Large data volumes (aka “big data”) coupled with the use of new technologies can greatly increase the amount of Personally Identifiable Information (PII) data collected by an organization. Correspondingly, there has been an escalation of security breaches involving PII data which has contributed to the loss of millions of records over the past few years. The recommended mitigation strategy is to assume security postures in accordance with industry best practices, which includes adequate training for technology users. However, an organization cannot properly protect PII if it does not know PII data resides on computers and servers. One solution is to purchase commercial products that scan, extract, and report PII data. Such products are often prohibitively expensive, and they tend to suffer from “feature bloat” which makes them difficult and overly complex for simple use cases. A compromise is to develop scripted components that utilize regular expressions/keyword searches to discover PII instances in textual content. A significant challenge is that most PII content is encoded in common binary file formats (such as PDF), which are not directly searchable as is text.
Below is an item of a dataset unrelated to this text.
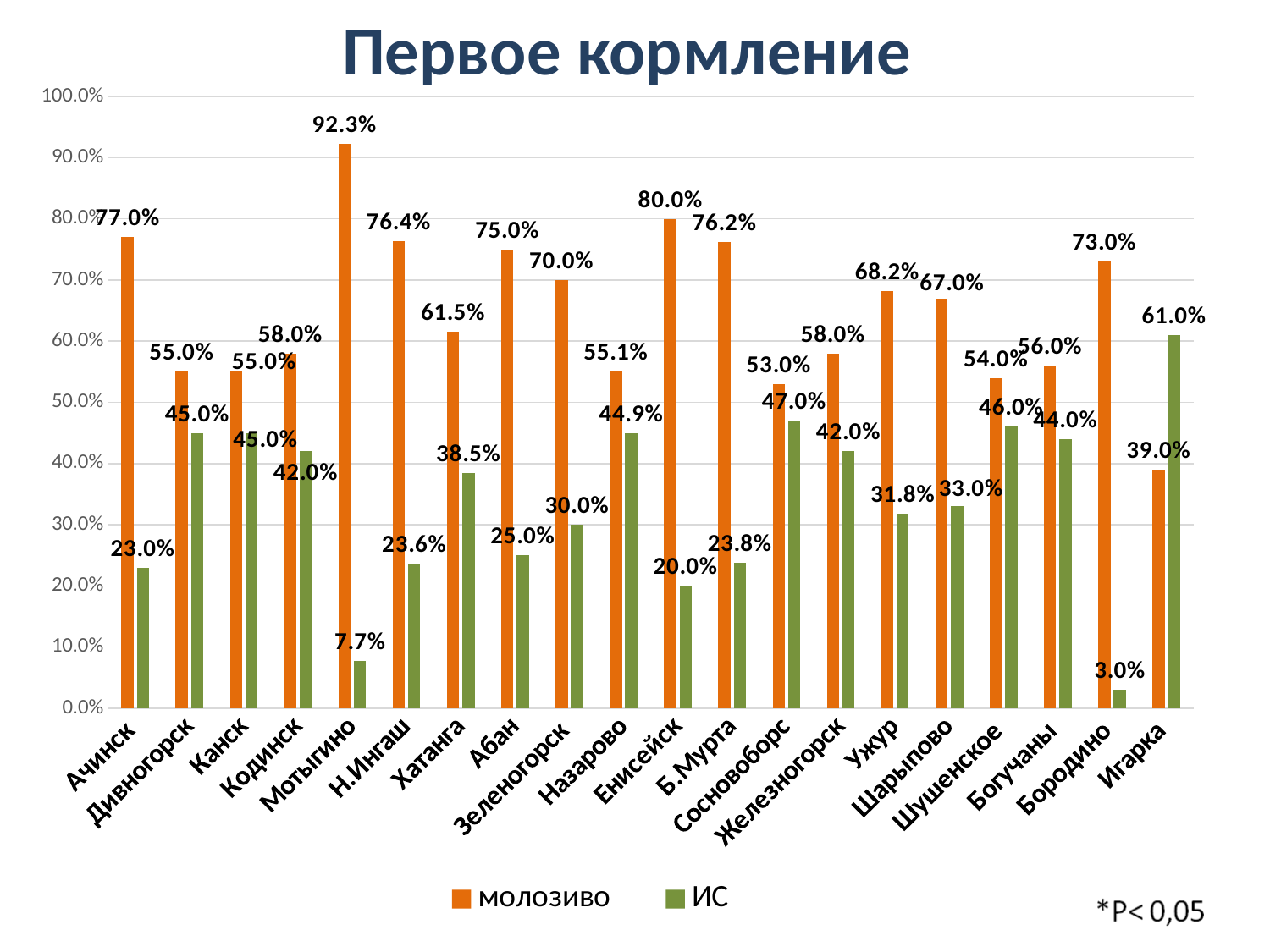
What is the title of the chart? Первое кормление Which category has the lowest ИС value? Бородино Which category has the highest молозиво value? Мотыгино Which category has the lowest молозиво value? Игарка What is the молозиво value for Мотыгино? 92.3% What is the ИС value for Бородино? 3.0% What kind of chart is shown on the slide? Bar chart What is the ИС value for Игарка? 61.0% How many categories are shown on the x axis? 20 What is the difference between the молозиво and ИС values for Енисейск? 60.0% Which is larger for Игарка, the молозиво value or the ИС value? ИС How many series does the legend list? 2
This webinar will discuss a prototype software tool developed to detect and extract PII from over a thousand binary file formats. The prototype, called “BFAS – Binary File Application Scanner”, seamlessly injects a text extraction facility into the standard (existing) Powershell pipeline. A graphical user interface (GUI) was developed to facilitate multiprocessing and XML-based reporting and visualization. Ideas for extending the BFAS architecture to leverage machine learning (ML) methods will also be discussed.
Mike,
Can you share the slides or information material that was presented today?
Best Regards,
Vagish Shanmukh
The video and the slides from the webinar are available on this page. You must be registered and logged in to download the slides. Thank you for your participation in the CSIAC community.
Very good solution and nice way to package open source components. I’ve done some of these tasks in isolated prototypes (for work and for home) and this gives me some ideas of where I can go with those. I would like to see more from Mr. Corley. Thanks.
I am still trying to figure out where can we download the BFAS tool and get updates?
Hello. Currently BFAS is still prototype project and actively under development. It is not available for download yet, but we are having discussions about how/when to release. We will inform everyone when updates are available. We will be developing follow on podcasts that build on the webinar ideas with more demonstration/discussion. Thanks for your interest!
Mike